Andrew was disgusted when I could not whistle, so he had to reach me the arcane words of command, ‘go away’ and ‘come by’ and other equally meaningless phrases that caused a sheepdog’s ears to flick with intelligence. It was when I asked him for a demonstration that I first learned that Flubber had a problem. She listened intently to Andrew’s instructions, and then did something completely different. Despite this problem, I took her with me when I went out to count sheep.
She walked by my side while I chatted about this and that, looking up at me from time to time. I was enjoying her company, as I confided my plans for my doctoral studies. My notebook was full of observations, and talking out loud, even if only to a dog, was helping me to put my ideas into order. Just as I was about to turn for home, I spotted a sheep far enough away to defy identification. She was feeding quietly, clearly in no distress, but my conscience was urging me to walk over to check.
While I was musing, Flubber crept away. It was our first day out together and I deduced that she had become bored and was heading home for supper. I was still looking at the sheep when Flubber appeared behind her, crawling forward on her knees. The sheep stopped eating, lifted her head and glanced behind her before sauntering towards me. I then watched a master class as the dog eased the sheep in my direction without causing any anxiety. When she got close enough for me to recognise her, I called out. “It’s Anne! She’s probably found another rare hybrid to guzzle.”

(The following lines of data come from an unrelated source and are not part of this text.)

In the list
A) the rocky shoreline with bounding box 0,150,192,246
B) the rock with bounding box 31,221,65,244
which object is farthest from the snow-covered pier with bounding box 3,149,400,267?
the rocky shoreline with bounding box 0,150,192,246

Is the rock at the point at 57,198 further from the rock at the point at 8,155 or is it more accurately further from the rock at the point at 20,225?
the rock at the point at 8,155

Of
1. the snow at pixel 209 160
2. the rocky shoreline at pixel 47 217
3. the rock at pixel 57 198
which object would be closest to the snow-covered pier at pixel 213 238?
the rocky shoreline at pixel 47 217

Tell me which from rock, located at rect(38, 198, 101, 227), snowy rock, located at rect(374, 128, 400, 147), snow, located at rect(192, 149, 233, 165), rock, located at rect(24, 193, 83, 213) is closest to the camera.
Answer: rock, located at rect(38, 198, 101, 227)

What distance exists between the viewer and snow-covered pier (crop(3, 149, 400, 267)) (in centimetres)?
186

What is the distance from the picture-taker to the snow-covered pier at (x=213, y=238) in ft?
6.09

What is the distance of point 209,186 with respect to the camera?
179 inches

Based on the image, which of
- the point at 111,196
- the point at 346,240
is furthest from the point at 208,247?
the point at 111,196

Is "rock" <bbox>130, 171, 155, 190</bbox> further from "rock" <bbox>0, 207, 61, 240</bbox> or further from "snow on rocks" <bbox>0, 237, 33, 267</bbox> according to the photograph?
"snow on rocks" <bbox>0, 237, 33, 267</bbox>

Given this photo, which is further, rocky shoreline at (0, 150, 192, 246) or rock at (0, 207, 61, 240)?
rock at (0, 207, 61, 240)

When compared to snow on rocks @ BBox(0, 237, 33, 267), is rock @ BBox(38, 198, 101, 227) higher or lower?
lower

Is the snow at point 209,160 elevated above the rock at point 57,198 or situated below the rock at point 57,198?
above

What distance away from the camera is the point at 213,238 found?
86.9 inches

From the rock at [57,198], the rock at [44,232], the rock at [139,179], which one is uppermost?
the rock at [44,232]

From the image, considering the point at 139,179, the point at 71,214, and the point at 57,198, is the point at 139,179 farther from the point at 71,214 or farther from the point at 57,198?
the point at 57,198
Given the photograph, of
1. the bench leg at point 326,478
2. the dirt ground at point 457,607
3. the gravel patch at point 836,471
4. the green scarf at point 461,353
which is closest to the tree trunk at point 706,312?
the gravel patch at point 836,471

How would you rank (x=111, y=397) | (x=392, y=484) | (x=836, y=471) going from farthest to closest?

I don’t suppose either animal appreciated my rather feeble joke, but both responded to my words. Flubber reappeared, panting, at my heel, while Anne lowered her head to continue calmly nibbling. From that day on, I never gave Flubber a command. She seemed to read my mind or my body language because she always knew what I wanted, sometimes before I was aware that I had decided. She only ever misbehaved in Andrew’s presence.
While she and I were getting to know each other, her legal position was being decided by Andrew and Dave. We did deals with our neighbours for sheep dip or Stockholm tar, on the basis of a handshake, but the disposal of a dog required the services of a solicitor. The price was fixed with certain contingencies, depending on the future success of Flitter in sheepdog trials. Then there was an agreement on a suitable sire and the ownership of the pups if we chose to breed Flubber.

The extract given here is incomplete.